Reproduce the material below with every instance of "nearest" changed to "closest" and nothing else altered, omitting the pictures.

_ _ _

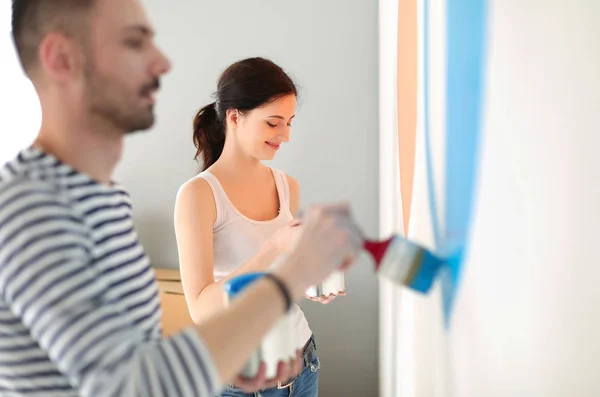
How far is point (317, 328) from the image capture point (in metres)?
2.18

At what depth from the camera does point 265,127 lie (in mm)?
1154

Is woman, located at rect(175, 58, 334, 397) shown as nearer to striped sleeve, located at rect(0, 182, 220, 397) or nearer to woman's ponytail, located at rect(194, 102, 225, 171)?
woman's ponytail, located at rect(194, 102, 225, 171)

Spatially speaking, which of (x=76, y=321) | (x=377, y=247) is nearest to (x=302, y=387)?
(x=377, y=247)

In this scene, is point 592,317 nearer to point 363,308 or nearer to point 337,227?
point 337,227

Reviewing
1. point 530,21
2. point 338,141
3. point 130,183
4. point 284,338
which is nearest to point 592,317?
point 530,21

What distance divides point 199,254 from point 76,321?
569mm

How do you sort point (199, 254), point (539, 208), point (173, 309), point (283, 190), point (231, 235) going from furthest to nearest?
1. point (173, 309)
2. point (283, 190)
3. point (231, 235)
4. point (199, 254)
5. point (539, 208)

_ _ _

Task response:
How far is point (317, 328) from the image capture point (in metres)?
2.18

At what depth from the camera does point 265,127 lie (in mm)?
1154

Is woman, located at rect(175, 58, 334, 397) shown as nearer to striped sleeve, located at rect(0, 182, 220, 397) or nearer to woman's ponytail, located at rect(194, 102, 225, 171)?
woman's ponytail, located at rect(194, 102, 225, 171)

Spatially speaking, which of (x=76, y=321) | (x=377, y=247) is closest to (x=302, y=387)?
(x=377, y=247)

In this scene, is point 592,317 nearer to point 363,308 or nearer to point 337,227?
point 337,227

Reviewing
1. point 530,21
2. point 338,141
3. point 130,183
4. point 284,338
which is closest to point 592,317?
point 530,21

What distance divides point 199,254 from point 76,321?
569mm

How do you sort point (199, 254), point (539, 208), point (173, 309), point (283, 190), point (231, 235) going from furthest to closest?
1. point (173, 309)
2. point (283, 190)
3. point (231, 235)
4. point (199, 254)
5. point (539, 208)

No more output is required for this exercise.